**Selected excerpt**
________________

The Water Allocation Plan
- Glengyle
was entitled to 28 Hectare Irrigation Equivalents prior to making its
application. The water was to be used to cultivate
potatoes, onions and
lucerne. Water licences issued in the south-east of this State have
historically been, and continue to be under
the Act, issued by reference to
“Hectare Irrigation Equivalents” or HaIE’s. I shall refer to
the concept as the
“irrigation equivalent”. An allocation in those
terms limits the licensee to irrigating a certain area of a particular
crop.
The irrigation equivalent is expressed by reference to an international standard
based on the amount of water required to
irrigate a hectare of green pasture.
Allocations under the Water Allocation Plan for the Tatiara Wells Area were made
on the basis
that 6.34 megalitres (ML) of water were required to irrigate one
hectare of pasture. If the licensee intended to irrigate a crop
other than
pasture, calculations were made based on a formula which expressed the
differential requirement for water between pasture
and the other crop. For
example, the crop “sub-clover” is thought to require almost half the
requirement of pasture
and accordingly a licensee with an allocation of
20 HaIE would allow the irrigation of about 36 hectares of sub-clover.
- According
to evidence placed before the Environment Court, investigations undertaken after
the Water Allocation Plan was adopted have
revised the water needed to sustain
the cultivation of one hectare of pasture to 7.6 ML per hectare. Other
investigations have measured
the water lost in the course of delivery of that
water to the pasture by irrigation to be a further 18 per cent of the water
taken
by the pasture itself. The water loss is caused by evaporation and by
seepage of the water into underlying water tables before it
is trapped by the
root systems of the pasture.
- If
the revised assumptions are applied to the licensed allocations issued in HaIE
units, the equivalent volumetric allocation of water
for Zone 8A, as at
September 2008 is 6,249.37 ML. The total allocation for Zone 8A
including a small number of licenses on which
a volumetric allocation has been
made is 6,721 ML.
- The
Water Allocation Plan established a measure referred to as the Permissible
Annual Volume (PAV) for each region of the confined
and unconfined aquifer. The
PAV is the volume of water that can be sustainably used or assigned from a water
source on an annual
basis. In calculating the PAV, stock and domestic use is
excluded because a water licence is not required for those purposes. The
Water
Allocation Plan also established a measure referred to as the Volume for
Licensed Allocation (VLA). The VLA is the total quantity
of water (in
megalitres) available for licensed extraction on an annual basis within each
management area. A VLA is calculated for
each aquifer. The VLA for each
management area of the unconfined aquifer is calculated as follows: the PAV
less provision for the
effect of forestry plantations on annual vertical
recharge, stock, domestic and environmental demands, less a further 10 per
cent
buffer in areas that were not fully allocated (or did not become fully
allocated as a result of the buffer) at date of adoption.

________________

**Raw data**
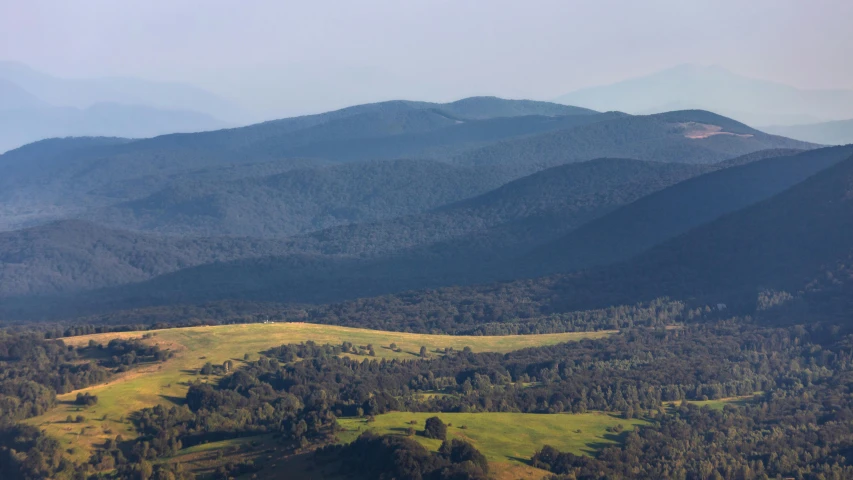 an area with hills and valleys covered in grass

________________

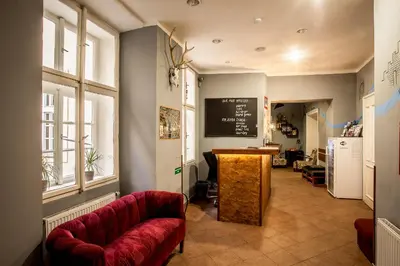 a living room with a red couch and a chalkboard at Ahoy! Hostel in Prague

________________

**What you will do**
1) Answer these questions using the excerpt on water allocation:
(a) Which crops was Glengyle's water to be used to cultivate?
(b) How many megalitres of water were allocations for the Tatiara Wells Area assumed to need to irrigate one hectare of pasture?
(c) What is the total allocation for Zone 8A, including the licences with a volumetric allocation?
2) Write the next part of the excerpt on water allocation, starting after its final sentence.
The data above are separate material and do not belong to the excerpt on water allocation.

**Results of the tasks**
1)
(a) Potatoes, onions and lucerne.
(b) 6.34 megalitres.
(c) 6,721 ML.

2)
- The
PAV for Zone 8A is determined by the Water Allocation Plan to be
7,700 ML based on an annual average vertical recharge of 7,720
ML; the
VLA is 6,678 ML. It followed that on the reused conversion factors applied by
the Minister, Zone 8A was over allocated and
he so determined.
- A
table produced in evidence before the Environment Court calculated on the
revised formula identified there to be a total available
for allocation of
7,211 ML, a total amount of allocated or otherwise extracted water of
6,731 ML, leaving a 480 ML surplus. The
estimate of total licensed
extraction was 6,451 ML and for stock use, 280 ML. It is not clear
why the estimate of the quantity of
water which can be extracted sustainably on
an annual basis was increased.
- It
is necessary now to turn to the provisions of the Water Allocation Plan as a
whole so that the significance of the quantitive prescriptions
of the Water
Allocation Plan to which I have already referred can be understood in their
proper context. The Water Allocation Plan
explains that the unconfined aquifer
is hydrologically continuous across the Tatiara Wells Area. It records that
there are few examples
in the south-east region where the extraction from the
unconfined aquifer has impacted across management boundaries. Zone 8A is
not one of them. According to the Water Allocation Plan it is also unlikely
that any use in the unconfined aquifer would detrimentally
affect the confined
aquifer.
- The
Tatiara Wells Area is subdivided into seven Management Areas in addition to
Zone 8A.
- The
Water Allocation Plan discloses that allocations with respect to the Tatiara
Wells Area were generally over allocated. Paragraph
4.2.2 of the Water
Allocation Plan reads in part:
A number of management areas are over allocated if all bona fide unlicensed
users ... (as well as licensed allocations), are taken
into account (refer to
table A annexed hereto). Over allocated management areas include Tatiara
Shaugh, Wirrega, Willallokka, Cannawigara
and Stirling Management Areas, with
the remaining two management areas approaching full
allocation.
- Table A
provides:
Management Area
|
PAV ML
|
VLA(a) ML
|
Total Licensed Allocations as at
23/5/01 (b) ML
|
Difference (a - b) ML
|
Volume Available for Allocation as at 23/5/01
ML
|
Tatiara
|
6,548
|
6,298
|
7,114
|
-816
|
0
|
Zone 8A
|
7,700
|
6,678
|
6,414
|
264
|
0
|
Shaugh
|
7,760
|
7,590
|
7,760
|
-170
|
0
|
Wirrega
|
28,120
|
27,530
|
31,849
|
-4,319
|
0
|
Willalooka
|
10,000
|
9,660
|
10,583
|
-923
|
0
|
Cannawigara
|
4,200
|
3,985
|
4,134
|
-149
|
0
|
North Pendleton
|
7,400
|
7,230
|
6,646
|
584
|
0
|
Stirling
|
19,260
|
18,975
|
20,911
|
-1,936
|
0
|
Total
|
90,988
|
87,946
|
95,411
|
N/A
|
0
|
Please Note: The PAV and VLA figures in this table cannot be
altered during the life of this Plan. The figures shown in the Total
Allocations,
Difference and Volume Available for Allocation columns may change
during the life of this Plan.
- Paragraph 4.2.2
of the Water Allocation Plan commences by referring to Table 4.1 which
records a total irrigation allocation for each
of the Management Zones and also
an industrial and recreational allocation. The irrigation allocations are
expressed in megalitres
but as I have already observed the allocations on the
licence is expressed in terms of a hectare irrigation equivalent.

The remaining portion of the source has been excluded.